GNU Parallel

How much CPU cores does your computer have? 2-8, I think. It’s very time to use them all, isn’t it? But there are plenty of Unix utils such as grep, find, wc etc., which have no idea about parallel data processing. They can’t split their input into 8 pieces and spawn the corresponding number of threads or processes to process it using all the power of your modern CPU.

Definitely, this problem is quite interesting and practical to rest unsolved. According to the Unix philosophy, 1) it is good for programs to do one thing well; 2) it is a good idea to combine simple programs to do complex things. grep do pattern matching well. How about parallelization?

There is an utility know as GNU Parallel which main purpose is to execute arbitrary jobs in parallel on one or even multiple machines. The program is quite complex and multifunctional, look at man and tutorial. Here, I want just to give a little flavor of it.

GNU Parallel

Suppose we have a file in which we want to find some pattern. Exactly the task for good old grep:

$ grep pattern_i_want_to_find textfile.txt

But there is a problem: scanning could be very long if the file is huge, regular expression is used etc. Let’s speed it up and utilize our 8 cores. We can manually split the file into 8 chunks:

$ split -n 8 -d hugetextfile.txt

We will get 8 files x00..x07. Then we run 8 grep processes on these files in background and let the OS spread them among CPU cores:

$ for i in x0*; do grep pattern_i_want_to_find $i > ${i}_out & done

Then we combine the result:

$ for i in x0*_out; do cat $i >> out; rm $i; done;

Pretty simple, but what if we don’t know the number of cores (writing a script for different machines), want to set max CPU load or niceness, control swap activity, do various manipulations with input and output, control subprocesses, display progress, run remote jobs or resume failed ones etc. we’ll have to write a lot of code. Which is already written. Meet Parallel:

$ cat hugetextfile.txt | \
  parallel --block 10M --pipe grep pattern_i_want_to_find

Here, the idea is simple: Parallel takes the standard output of cat, splits it into chunks of 10 megabytes, runs as much grep processes as the computer has CPU cores and spreads the chunks to greps’ stdin. Then each grep sends its output to stdout as usual. Feel the power.

‘Hey!’ you might say. ‘What about this --block 10M? If we split file into chunks of 10 Mb we’ll very likely bisect some lines and the semantics of grep will be violated.’ Reasonable objection, but it is OK: Parallel deals with lines correctly. It considers input as a set of records which can’t be split.
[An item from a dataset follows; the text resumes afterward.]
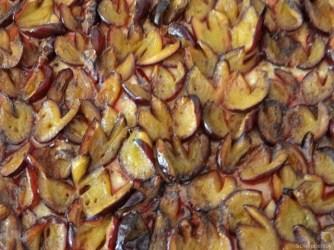 Bohneneintopf und Pflaumenkuchen (21)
By default, records are lines, but it is possible to set the record separator.

For example, working with binary files we would want not to use any separators: --recend ''. Using this with bzip2 compression:

$ cat big_binary_file | \
  parallel --pipe --recend '' -k bzip2 --best > big_binary_file.bz2

It is OK to append bzipped parts one to another, but what about order? What if, i.g. the second bzip2 finishes earlier than the first? -k parameter (or --keep-order) helps here.

Another example: suppose we want to generate small previews for a big number of JPEG images. There is a very good tool ImageMagick and its command line tool convert.

$ find . -name '*.jpg' | \
  parallel convert -geometry 120 {} {.}_thumb.jpg

First of all, we find all JPEGs recursively starting from the current directory. Then parallel splits the list of found files into chunks and spreads them among convert processes. {} is a replacement line substituted by full line read from the input source, {.} is the same but without extension.

Applications are really numerous, but that’s not all. Suppose you have half a dozen computers and want to share a really havy task among them. Parallel can help here, all you need is an SSH access to the machines.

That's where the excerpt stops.